◆ TASK DIRECTIONS:
Switch every "chart" to "graph" in the records from the beginning through the line containing "Regional TV? 2", and write out only those lines with nothing else changed.

═══ EXTRACTED RECORDS

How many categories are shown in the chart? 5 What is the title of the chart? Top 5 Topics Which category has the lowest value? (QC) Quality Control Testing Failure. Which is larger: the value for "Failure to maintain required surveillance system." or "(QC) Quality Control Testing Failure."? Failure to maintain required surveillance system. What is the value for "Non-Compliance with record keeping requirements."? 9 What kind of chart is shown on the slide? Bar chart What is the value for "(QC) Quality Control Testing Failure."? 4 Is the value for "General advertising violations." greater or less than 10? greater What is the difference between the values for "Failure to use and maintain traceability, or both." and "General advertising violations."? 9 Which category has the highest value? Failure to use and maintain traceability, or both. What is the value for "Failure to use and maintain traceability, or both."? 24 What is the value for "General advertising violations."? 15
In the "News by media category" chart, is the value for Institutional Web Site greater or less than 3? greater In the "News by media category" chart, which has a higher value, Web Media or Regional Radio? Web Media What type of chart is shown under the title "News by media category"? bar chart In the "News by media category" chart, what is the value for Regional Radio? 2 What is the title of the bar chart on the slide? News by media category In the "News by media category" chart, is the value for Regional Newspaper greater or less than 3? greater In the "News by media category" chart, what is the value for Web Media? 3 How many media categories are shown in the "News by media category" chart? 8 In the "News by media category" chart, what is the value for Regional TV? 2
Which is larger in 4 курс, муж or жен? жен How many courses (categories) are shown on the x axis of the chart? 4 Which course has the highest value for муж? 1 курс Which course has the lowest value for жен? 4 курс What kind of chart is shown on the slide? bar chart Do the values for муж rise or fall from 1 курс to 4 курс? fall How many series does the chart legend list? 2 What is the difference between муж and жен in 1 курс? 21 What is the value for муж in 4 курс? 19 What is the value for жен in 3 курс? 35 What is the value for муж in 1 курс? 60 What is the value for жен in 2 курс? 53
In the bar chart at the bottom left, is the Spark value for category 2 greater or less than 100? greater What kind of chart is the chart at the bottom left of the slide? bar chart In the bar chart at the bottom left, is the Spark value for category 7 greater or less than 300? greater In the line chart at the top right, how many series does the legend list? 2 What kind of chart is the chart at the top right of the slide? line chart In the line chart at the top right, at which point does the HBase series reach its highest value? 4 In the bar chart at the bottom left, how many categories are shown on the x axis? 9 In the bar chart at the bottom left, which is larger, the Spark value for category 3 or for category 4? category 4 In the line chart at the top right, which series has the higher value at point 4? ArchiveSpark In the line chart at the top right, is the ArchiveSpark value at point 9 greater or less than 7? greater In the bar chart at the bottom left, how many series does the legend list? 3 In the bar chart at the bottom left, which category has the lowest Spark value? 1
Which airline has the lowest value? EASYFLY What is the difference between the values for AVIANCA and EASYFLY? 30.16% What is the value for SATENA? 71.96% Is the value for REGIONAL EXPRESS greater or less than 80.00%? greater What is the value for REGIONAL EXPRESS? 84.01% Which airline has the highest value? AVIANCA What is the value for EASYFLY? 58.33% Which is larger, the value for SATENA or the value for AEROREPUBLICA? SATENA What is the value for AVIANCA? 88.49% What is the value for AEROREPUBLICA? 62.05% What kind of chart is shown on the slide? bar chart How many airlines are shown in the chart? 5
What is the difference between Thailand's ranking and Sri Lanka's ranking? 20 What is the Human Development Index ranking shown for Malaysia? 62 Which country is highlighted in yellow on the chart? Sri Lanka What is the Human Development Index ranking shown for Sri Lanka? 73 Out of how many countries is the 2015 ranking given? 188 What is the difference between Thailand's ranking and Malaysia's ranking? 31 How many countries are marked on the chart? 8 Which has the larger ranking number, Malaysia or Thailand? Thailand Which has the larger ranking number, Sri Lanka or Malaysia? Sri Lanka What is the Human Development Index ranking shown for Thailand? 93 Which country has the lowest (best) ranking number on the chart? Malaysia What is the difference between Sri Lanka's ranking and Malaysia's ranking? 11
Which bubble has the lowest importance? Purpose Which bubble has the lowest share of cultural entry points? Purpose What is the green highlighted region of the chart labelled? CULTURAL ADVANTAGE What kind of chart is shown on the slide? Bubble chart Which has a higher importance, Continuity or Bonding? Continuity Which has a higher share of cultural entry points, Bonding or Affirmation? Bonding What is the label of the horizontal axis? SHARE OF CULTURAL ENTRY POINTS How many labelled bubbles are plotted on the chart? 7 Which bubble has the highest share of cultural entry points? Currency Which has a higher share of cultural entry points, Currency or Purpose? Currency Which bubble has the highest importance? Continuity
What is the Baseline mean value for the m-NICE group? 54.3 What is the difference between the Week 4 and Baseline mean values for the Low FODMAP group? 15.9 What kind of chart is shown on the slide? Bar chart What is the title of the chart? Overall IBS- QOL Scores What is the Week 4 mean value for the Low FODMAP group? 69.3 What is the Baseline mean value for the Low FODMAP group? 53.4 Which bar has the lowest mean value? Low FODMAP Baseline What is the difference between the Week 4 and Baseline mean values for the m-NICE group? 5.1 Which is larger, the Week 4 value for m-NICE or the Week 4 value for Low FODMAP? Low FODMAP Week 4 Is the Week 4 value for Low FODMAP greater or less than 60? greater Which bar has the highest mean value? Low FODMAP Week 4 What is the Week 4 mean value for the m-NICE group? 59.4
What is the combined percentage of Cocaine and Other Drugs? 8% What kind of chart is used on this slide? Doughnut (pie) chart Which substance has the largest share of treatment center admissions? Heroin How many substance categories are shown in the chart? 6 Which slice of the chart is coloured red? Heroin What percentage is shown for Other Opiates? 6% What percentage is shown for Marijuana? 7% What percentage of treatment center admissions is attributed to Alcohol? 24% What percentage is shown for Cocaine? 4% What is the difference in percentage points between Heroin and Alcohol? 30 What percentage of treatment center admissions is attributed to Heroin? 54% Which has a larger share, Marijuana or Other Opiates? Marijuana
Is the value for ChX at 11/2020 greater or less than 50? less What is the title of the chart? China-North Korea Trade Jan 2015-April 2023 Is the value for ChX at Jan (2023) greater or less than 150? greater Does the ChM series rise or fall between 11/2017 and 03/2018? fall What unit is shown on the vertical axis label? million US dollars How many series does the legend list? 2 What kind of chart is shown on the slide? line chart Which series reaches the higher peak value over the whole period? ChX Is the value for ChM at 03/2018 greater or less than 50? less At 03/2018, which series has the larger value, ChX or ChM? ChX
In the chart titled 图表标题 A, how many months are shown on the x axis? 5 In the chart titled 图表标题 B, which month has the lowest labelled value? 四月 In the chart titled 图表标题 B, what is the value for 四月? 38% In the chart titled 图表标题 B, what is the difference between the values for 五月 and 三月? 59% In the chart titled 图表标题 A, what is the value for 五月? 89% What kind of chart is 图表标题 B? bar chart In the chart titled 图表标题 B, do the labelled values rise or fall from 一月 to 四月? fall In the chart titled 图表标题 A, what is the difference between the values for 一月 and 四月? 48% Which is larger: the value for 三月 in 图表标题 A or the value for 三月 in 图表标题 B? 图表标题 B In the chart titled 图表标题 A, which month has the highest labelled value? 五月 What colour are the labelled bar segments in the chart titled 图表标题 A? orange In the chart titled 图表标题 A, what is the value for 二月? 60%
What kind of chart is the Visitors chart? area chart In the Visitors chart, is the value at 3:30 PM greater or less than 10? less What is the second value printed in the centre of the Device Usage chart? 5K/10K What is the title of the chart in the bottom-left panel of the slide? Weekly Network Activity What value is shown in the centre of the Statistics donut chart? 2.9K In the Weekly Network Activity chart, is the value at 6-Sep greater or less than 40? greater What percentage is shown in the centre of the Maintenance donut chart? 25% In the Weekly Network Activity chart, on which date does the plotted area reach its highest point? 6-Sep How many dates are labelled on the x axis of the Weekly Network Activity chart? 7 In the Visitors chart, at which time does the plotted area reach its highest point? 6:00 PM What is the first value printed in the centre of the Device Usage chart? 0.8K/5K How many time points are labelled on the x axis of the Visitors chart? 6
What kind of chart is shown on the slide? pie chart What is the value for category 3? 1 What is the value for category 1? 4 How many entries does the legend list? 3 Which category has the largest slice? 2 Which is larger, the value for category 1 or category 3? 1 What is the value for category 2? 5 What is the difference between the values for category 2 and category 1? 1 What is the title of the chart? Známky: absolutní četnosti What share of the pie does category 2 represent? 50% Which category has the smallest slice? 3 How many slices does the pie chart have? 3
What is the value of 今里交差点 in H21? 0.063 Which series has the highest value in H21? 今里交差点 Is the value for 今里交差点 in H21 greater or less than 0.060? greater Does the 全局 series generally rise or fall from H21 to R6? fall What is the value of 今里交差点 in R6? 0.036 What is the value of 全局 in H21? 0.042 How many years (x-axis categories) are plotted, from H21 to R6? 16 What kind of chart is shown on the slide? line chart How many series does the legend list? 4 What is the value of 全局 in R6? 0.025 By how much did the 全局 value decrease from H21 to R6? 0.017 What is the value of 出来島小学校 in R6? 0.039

══════

◆ ANSWER BELOW:
How many categories are shown in the graph? 5 What is the title of the graph? Top 5 Topics Which category has the lowest value? (QC) Quality Control Testing Failure. Which is larger: the value for "Failure to maintain required surveillance system." or "(QC) Quality Control Testing Failure."? Failure to maintain required surveillance system. What is the value for "Non-Compliance with record keeping requirements."? 9 What kind of graph is shown on the slide? Bar graph What is the value for "(QC) Quality Control Testing Failure."? 4 Is the value for "General advertising violations." greater or less than 10? greater What is the difference between the values for "Failure to use and maintain traceability, or both." and "General advertising violations."? 9 Which category has the highest value? Failure to use and maintain traceability, or both. What is the value for "Failure to use and maintain traceability, or both."? 24 What is the value for "General advertising violations."? 15
In the "News by media category" graph, is the value for Institutional Web Site greater or less than 3? greater In the "News by media category" graph, which has a higher value, Web Media or Regional Radio? Web Media What type of graph is shown under the title "News by media category"? bar graph In the "News by media category" graph, what is the value for Regional Radio? 2 What is the title of the bar graph on the slide? News by media category In the "News by media category" graph, is the value for Regional Newspaper greater or less than 3? greater In the "News by media category" graph, what is the value for Web Media? 3 How many media categories are shown in the "News by media category" graph? 8 In the "News by media category" graph, what is the value for Regional TV? 2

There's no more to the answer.